### STUDY TEXT
Second restaurants typically have a tough time being successful. But somehow Daniel Humm and Will Guidaris of Eleven Madison Park fame have overcome the usual obstacles, and this restaurant in the NoMad Hotel is among the most popular in the city. Among the reasons for their success is “an “excellent take on a seafood platter” and a roast chicken with truffle butter under its skin “that is to die for.” Not to be overlooked is the amazing bar scene. A difficult reservation to come by for a restaurant in this price category.
After a year of falling out of our Top 100 U.S. Restaurants list, Tom Colicchio’s signature restaurant has reemerged as one of the best in the country. Though many other chefs subsequently copied the format back when Colicchio first opened Craft in 2002, the concept – unpacking the composed plates he was known for serving at Gramercy Tavern into a series of a la carte offerings – was revolutionary. Colicchio is still sourcing some of the best ingredients in the country, and executive chef Taylor Naples still prepares them in an exemplary fashion, resulting in the veritable smorgasbord of taste and flavors that is the restaurant’s signature.
Those who are fans of New Nordic cuisine, please take note: The most authentic version of the cuisine that can be found outside of Scandinavia can be had at this simple 26-seat restaurant located behind a beer hall in Brooklyn’s Greenpoint neighborhood. Chef Daniel Burns’ beef tartare – topped with a mélange of black trumpet purée, small pickled ramp capers, the flowers of fennel and coriander, sliced Sungold tomatoes and fried shishito and Padrón peppers – is a tour de force of progressive cooking. A seat at the six-seat chef’s counter is recommended so you can watch Burns prepare his interesting creations a few feet from where you are sitting.

### TASK DESCRIPTION
In the restaurant reviews, translate this sentence into Spanish: "Second restaurants typically have a tough time being successful."

### SUPPLIED INFORMATION

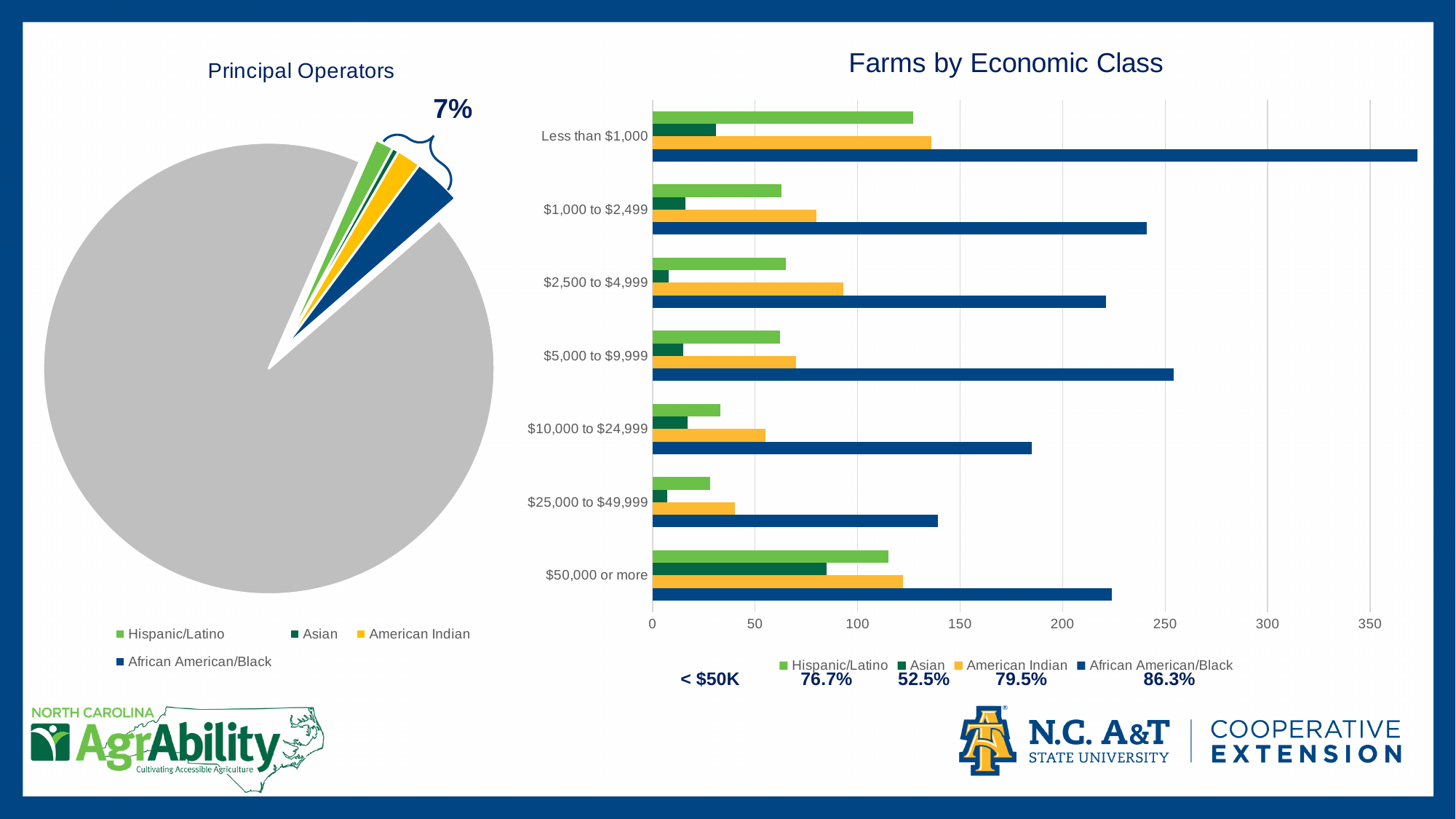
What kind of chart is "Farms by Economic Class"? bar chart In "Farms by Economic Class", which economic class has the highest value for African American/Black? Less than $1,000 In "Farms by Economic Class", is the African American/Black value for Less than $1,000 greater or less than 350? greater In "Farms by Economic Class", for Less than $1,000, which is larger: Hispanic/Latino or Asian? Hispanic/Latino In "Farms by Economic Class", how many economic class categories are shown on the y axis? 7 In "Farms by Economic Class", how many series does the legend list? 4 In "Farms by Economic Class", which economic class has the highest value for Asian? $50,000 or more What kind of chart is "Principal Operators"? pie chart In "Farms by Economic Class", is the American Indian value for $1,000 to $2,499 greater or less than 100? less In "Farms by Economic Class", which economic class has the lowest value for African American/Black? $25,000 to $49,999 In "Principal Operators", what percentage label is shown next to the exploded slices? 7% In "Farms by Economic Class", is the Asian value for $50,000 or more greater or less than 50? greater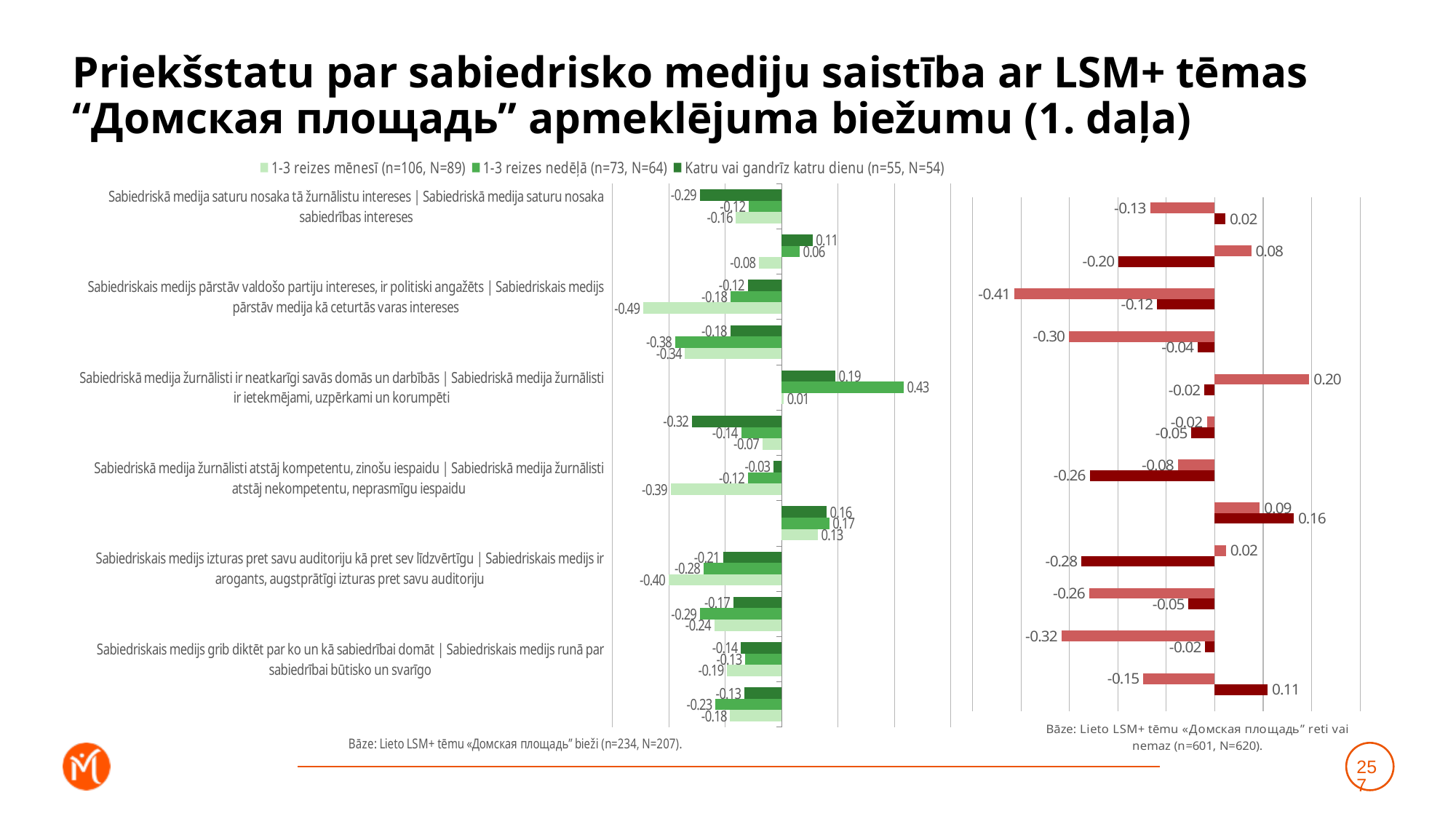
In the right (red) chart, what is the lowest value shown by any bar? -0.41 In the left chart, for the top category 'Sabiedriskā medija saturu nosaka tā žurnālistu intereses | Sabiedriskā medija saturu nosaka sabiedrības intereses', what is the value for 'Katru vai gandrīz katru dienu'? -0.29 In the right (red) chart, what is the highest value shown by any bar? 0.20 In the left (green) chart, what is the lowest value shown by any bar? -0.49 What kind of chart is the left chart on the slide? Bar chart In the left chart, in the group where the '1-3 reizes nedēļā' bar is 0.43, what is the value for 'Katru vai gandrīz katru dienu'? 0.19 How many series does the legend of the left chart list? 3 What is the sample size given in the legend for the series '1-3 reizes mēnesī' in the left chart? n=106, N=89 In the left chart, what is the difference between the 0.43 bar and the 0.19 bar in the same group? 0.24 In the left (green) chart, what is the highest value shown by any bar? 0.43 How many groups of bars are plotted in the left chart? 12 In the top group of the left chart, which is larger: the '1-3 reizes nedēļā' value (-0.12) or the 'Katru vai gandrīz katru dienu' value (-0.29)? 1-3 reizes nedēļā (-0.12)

--

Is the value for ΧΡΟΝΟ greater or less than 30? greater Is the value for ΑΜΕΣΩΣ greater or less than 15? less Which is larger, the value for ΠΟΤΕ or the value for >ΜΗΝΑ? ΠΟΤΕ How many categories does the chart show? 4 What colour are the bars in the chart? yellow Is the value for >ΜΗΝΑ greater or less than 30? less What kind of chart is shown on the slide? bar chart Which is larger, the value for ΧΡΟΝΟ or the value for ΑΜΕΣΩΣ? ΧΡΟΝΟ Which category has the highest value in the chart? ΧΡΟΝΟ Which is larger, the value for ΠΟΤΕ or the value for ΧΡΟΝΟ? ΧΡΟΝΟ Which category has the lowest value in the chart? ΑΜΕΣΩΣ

...

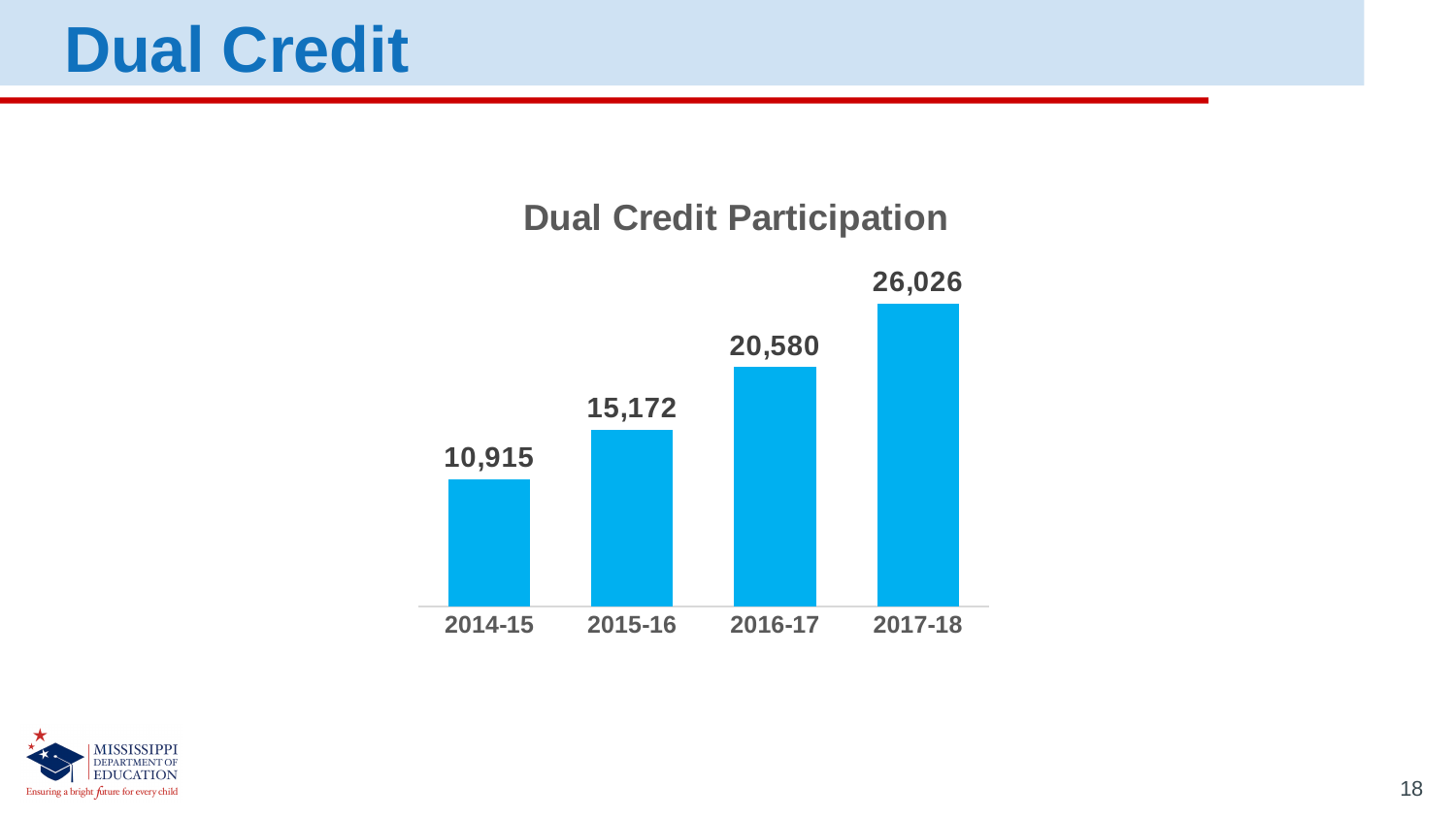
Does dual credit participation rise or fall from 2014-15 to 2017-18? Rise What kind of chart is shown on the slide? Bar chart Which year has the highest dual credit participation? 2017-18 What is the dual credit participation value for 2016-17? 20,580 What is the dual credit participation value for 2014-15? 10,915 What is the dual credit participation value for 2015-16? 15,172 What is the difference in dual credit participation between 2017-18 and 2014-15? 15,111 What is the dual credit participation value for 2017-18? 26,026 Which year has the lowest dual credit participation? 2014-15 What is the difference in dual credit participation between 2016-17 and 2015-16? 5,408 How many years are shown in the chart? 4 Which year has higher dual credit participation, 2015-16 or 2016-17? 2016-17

### ANSWER AREA
Los segundos restaurantes suelen tener dificultades para alcanzar el éxito.